Continue the forum thread about keeping garlic fresh, picking up after its last reply.

> Document text:
=======
# Garlic.. Best Way To Keep It Fresh?



## Dix (May 21, 2012)

Lucked into a sleeve of it. I have been wrapping it in paper towels, and putting it in a ziploc in the veggie bin (which I can keep for a month, but that's buying a head of it at a time), but I'm thinking this is not best for this amount of the stuff.

I do chop some, and add oil, then save for adding to Murphles food for bug repulsion.

WTH do you do with alot of garlic?????


----------



## HollowHill (May 22, 2012)

I buy a braid in the Fall, hang it in the kitchen and it lasts until the next Fall...


----------



## nate379 (May 22, 2012)

Dunno, never have had a use for it.


----------



## firebroad (May 22, 2012)

Take it out of the refrigerator, it will rot.  Garlic is best kept in a dry place, don't put it in the ziploc bag.  I just put them in a small bowl on a shelf, they stay fresh for months.


----------



## billb3 (May 22, 2012)

I had a neighbor  that had severe arthritis and he grew hundreds of them in his back yard ( picture garlic instead of a lwan)  and they hung in onion bags all over inside his house  .


----------



## lukem (May 22, 2012)

I separate the cloves, peel the paper, put them in a jar, and cover with olive oil.  Keeps a long time that way (up to a couple months, could be longer, but I usually use it all within that amount of time).  Makes some tasty olive oil in the process.
=======
> Rows:
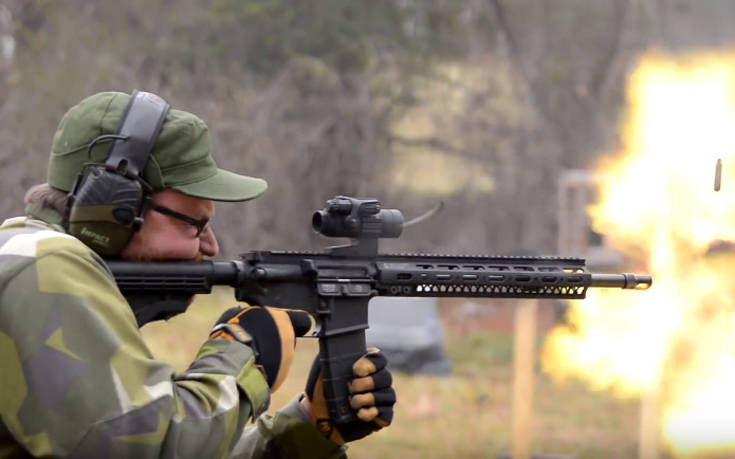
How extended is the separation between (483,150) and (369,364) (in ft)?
53.0

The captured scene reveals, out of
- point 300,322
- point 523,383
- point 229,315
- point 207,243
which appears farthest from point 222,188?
point 523,383

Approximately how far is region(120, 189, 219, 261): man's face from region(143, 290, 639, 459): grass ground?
21.6 ft

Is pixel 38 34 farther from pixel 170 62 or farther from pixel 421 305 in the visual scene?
pixel 421 305

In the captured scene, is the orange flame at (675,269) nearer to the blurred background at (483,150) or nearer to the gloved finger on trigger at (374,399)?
the blurred background at (483,150)

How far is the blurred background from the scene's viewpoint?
9.14 meters

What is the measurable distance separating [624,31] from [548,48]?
1445mm

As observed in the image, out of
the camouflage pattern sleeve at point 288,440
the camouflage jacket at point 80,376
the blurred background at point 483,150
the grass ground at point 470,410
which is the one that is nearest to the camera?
the camouflage jacket at point 80,376

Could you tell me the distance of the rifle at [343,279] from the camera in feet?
10.9

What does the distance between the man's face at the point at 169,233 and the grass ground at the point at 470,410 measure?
658 centimetres

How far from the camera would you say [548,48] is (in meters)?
20.0

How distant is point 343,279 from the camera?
3766 mm

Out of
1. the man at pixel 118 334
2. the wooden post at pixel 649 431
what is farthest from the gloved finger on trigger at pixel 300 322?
the wooden post at pixel 649 431

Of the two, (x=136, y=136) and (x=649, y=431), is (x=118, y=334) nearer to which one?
(x=136, y=136)

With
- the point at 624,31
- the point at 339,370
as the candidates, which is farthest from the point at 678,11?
the point at 339,370
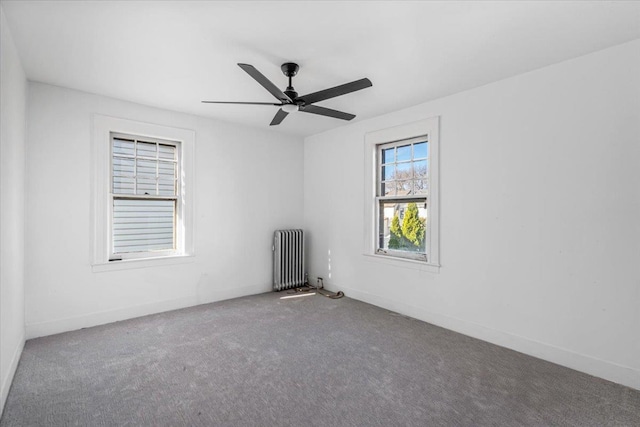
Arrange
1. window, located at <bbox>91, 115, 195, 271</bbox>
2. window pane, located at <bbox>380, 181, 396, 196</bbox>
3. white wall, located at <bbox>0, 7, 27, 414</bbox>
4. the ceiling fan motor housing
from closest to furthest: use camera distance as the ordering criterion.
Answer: white wall, located at <bbox>0, 7, 27, 414</bbox>
the ceiling fan motor housing
window, located at <bbox>91, 115, 195, 271</bbox>
window pane, located at <bbox>380, 181, 396, 196</bbox>

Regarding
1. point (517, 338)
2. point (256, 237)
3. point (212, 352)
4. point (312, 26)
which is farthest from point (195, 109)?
point (517, 338)

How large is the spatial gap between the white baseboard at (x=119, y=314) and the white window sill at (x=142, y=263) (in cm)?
46

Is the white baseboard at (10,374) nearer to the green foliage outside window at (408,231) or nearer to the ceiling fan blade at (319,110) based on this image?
the ceiling fan blade at (319,110)

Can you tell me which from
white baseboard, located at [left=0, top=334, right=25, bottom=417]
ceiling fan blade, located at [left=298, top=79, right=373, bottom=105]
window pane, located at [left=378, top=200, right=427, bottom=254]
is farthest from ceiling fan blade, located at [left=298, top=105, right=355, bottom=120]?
white baseboard, located at [left=0, top=334, right=25, bottom=417]

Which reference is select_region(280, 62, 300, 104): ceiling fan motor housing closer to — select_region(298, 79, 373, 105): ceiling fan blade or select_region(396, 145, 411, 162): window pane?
select_region(298, 79, 373, 105): ceiling fan blade

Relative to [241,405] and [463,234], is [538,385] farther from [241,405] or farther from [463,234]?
[241,405]

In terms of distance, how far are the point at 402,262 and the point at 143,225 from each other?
319 cm

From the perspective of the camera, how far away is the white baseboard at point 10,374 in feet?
6.75

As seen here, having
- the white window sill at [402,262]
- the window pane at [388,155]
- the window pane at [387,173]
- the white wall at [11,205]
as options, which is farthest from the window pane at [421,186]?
the white wall at [11,205]

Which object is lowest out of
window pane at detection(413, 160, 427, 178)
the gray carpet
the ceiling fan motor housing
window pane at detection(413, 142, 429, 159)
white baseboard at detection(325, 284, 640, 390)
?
the gray carpet

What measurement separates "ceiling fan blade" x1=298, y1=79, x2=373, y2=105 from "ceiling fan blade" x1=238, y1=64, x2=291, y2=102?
20 cm

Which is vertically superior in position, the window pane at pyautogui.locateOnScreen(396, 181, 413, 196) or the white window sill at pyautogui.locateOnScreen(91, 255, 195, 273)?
the window pane at pyautogui.locateOnScreen(396, 181, 413, 196)

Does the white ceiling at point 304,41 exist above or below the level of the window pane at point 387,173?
above

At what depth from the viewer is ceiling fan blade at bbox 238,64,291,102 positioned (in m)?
=======
> Answer to this task:
----------



## firebroad (May 22, 2012)

lukem said:


> I separate the cloves, peel the paper, put them in a jar, and cover with olive oil. Keeps a long time that way (up to a couple months, could be longer, but I usually use it all within that amount of time). Makes some tasty olive oil in the process.


Mmmm, that sounds interesting!  Gotta try that.


----------



## Adios Pantalones (May 22, 2012)

Do NOT put it in the fridge!! A ziplock bag in the fridge is just barely better than a hot compost pile for garlic  

I grow 150 head a year, and I am still using the stuff I harvested last summer. Keep it in a paper bag in a dry closet, or in a garlic keeper on the counter. That's it. It needs a little air to not sprout/rot, but not so much that it dries out.


----------



## Delta-T (May 22, 2012)

I keep mine in a small glass bowl, in my cabinet with the plates. No cover, no nothing. Until you asked I never thought about garlic going bad....didn't think it could. I also dont have more than a bunch or so at a time...and I eat it like its going out of style. We practice the "All good foods start with garlic and onions" philosophy in my kitchen.


----------



## firebroad (May 22, 2012)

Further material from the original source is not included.